Warum schwarz sehen? Bayernfahrtbericht 5


Wir wollten lieber Schwaz sehen. Dafür mussten wir zwar Bayern für eine Abstecher nach Tirol verlassen, doch das war auch ein wichtiger Punkt, denn Urszula hatte in Schwaz vor 34 Jahren gearbeitet. Also ging es über die Autobahn hinein ins Inntal. Doch HALT! So einfach geht das nicht. An der Grenze mussten wir erst ein Autobahnwapperl für 9 € erwerben und dann an unsere Frontscheibe kleben. Wir wollten zwar nur 20 km bis Schwaz fahren, aber freundlich wie die Österreicher nun mal sind, erlaubten sie uns nun, zehn Tage lang auf dem gesamten Autobahnnetz der Republik herumzureisen. Aber das wollten wir nicht. Und Tunnels kosten ja auch noch extra …

Dass Schwaz mal nach Wien die zweitgrößte Stadt Österreichs war, sieht man der heute verschlafen wirkenden Kleinstadt nicht mehr an. Nur ein Bierkastenrennen hat Leute am Sonnabend auf die Straßen gebracht.
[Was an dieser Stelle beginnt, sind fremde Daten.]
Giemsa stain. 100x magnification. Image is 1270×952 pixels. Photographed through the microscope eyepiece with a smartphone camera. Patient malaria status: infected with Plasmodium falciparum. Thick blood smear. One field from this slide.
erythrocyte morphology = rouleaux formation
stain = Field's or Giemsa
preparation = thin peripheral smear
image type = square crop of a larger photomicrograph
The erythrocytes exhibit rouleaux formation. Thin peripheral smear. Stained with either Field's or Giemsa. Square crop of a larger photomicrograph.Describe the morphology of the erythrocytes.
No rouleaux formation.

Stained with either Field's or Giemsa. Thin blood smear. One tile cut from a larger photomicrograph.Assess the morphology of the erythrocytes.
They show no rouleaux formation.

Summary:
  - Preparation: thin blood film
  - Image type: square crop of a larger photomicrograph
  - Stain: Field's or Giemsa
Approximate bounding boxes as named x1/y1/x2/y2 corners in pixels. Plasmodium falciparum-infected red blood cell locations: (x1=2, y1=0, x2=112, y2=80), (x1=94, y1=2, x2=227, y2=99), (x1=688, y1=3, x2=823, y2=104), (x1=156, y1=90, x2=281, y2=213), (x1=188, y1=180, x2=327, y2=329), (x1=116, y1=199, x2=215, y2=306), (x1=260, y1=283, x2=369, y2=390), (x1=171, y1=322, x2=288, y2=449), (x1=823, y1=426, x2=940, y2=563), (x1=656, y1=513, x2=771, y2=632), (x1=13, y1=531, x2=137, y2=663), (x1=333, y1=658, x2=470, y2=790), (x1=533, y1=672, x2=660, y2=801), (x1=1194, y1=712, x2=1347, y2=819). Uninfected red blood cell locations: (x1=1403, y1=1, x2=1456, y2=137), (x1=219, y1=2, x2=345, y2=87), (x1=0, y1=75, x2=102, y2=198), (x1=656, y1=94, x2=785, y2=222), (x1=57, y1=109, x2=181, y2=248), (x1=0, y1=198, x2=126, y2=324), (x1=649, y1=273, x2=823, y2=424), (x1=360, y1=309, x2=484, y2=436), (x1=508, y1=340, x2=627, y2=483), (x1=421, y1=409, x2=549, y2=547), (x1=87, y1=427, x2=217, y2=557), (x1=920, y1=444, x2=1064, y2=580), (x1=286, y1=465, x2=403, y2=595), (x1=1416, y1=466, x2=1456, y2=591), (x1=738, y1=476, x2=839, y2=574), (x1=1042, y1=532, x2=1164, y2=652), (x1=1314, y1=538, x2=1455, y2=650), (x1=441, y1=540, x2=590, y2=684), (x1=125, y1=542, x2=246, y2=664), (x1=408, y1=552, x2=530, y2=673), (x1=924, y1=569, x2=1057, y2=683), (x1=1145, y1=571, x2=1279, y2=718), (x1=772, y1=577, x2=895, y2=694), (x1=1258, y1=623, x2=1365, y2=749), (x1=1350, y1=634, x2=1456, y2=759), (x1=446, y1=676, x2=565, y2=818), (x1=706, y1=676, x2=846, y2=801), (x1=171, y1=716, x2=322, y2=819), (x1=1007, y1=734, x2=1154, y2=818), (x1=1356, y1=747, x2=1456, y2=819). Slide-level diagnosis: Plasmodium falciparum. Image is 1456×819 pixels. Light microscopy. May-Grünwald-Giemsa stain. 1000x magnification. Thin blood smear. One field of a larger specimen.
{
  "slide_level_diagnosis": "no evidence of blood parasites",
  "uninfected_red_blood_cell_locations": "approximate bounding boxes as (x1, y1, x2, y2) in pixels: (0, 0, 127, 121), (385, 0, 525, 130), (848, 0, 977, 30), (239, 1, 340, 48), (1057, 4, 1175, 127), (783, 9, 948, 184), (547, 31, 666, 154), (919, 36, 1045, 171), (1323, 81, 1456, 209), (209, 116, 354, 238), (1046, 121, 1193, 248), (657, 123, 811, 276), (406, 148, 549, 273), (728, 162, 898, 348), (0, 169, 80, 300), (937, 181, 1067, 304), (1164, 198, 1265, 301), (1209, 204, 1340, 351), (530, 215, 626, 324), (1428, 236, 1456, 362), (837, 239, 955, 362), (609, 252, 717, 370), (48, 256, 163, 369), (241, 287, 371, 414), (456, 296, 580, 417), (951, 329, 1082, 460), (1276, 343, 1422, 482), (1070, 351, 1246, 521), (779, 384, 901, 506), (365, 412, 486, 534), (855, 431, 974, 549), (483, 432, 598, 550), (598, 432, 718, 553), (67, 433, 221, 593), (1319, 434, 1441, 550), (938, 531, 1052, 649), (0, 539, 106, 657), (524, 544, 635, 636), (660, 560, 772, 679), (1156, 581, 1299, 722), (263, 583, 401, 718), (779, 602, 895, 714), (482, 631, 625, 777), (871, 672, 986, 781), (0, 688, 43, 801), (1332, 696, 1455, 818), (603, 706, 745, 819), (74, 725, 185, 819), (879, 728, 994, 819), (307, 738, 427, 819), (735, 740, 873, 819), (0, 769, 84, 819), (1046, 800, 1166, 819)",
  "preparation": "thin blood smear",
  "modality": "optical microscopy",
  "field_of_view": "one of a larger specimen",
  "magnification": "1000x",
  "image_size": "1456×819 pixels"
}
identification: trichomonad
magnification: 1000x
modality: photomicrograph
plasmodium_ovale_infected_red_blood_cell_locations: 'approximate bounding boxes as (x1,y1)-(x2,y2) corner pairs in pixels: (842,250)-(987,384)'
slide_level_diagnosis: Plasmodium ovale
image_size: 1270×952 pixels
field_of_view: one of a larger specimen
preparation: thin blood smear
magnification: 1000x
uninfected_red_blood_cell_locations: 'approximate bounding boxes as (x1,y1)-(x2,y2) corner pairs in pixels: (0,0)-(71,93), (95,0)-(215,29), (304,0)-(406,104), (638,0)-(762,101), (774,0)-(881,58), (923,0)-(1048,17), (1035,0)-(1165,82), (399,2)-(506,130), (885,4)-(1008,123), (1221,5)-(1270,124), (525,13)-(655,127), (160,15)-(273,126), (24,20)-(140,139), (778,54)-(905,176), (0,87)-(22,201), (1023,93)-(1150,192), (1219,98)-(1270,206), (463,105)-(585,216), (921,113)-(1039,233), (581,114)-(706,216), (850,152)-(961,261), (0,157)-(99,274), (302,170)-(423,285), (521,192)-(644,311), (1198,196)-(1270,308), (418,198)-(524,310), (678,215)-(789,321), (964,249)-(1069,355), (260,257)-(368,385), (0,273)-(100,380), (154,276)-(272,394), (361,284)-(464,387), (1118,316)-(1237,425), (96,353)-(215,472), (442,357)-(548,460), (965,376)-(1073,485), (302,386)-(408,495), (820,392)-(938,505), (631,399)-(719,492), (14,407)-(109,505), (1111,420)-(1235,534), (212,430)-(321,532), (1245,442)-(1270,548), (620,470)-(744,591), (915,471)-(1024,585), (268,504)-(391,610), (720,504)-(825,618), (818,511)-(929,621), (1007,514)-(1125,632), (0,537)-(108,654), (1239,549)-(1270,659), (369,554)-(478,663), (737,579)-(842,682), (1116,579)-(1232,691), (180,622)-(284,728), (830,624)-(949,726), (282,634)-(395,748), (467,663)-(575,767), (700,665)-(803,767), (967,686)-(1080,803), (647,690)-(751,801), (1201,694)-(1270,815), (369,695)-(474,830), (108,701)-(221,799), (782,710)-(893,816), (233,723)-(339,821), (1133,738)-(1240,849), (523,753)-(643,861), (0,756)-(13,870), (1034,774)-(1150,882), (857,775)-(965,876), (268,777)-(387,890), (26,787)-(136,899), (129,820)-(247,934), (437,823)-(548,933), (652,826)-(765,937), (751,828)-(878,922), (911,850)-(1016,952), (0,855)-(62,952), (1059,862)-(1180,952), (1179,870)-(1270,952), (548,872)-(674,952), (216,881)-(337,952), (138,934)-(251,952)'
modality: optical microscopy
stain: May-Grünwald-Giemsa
Das alte Rathaus zeugt zwar noch von vergangener Größe und Bedeutung, ansonsten fallen an denkmalwürdigen Bauten nur ein aufgegebenes Mietwaschhaus und die Residenz der Fuggers auf. Es hat sich aber in den vergangenen 34 Jahren doch einiges verändert, denn Urszula fand keinen der Orte wieder, an denen sie damals zu tun hatte.

Dafür ging es dann am nächsten Tag nach Innsbruck. Vom Parkhaus am Rande der Altstadt erreichten wir natürlich als erstes Ziel das goldene Dachl. Da gönnte sich Maximilian der letzte Ritter doch noch was, um die Jahrhundertwende 1500 zu feiern. Man ahnt etwas von der festlichen Stimmung damals, wenn heutzutage Menschen aus aller Welt dort zusammenlaufen, die Cafés füllen und ihre Selfies machen. Zur Mittagsstunde erklang aus den Fenstern des Alten Rathauses ein Bläserkonzert auf den Platz. Da denkt man einfach nicht mehr daran, dass eben da auch gern Ketzer verbrannt wurden. Das tut man ja auch nicht in Florenz vor der Signoria und in Rom auf dem Campo de Fiori.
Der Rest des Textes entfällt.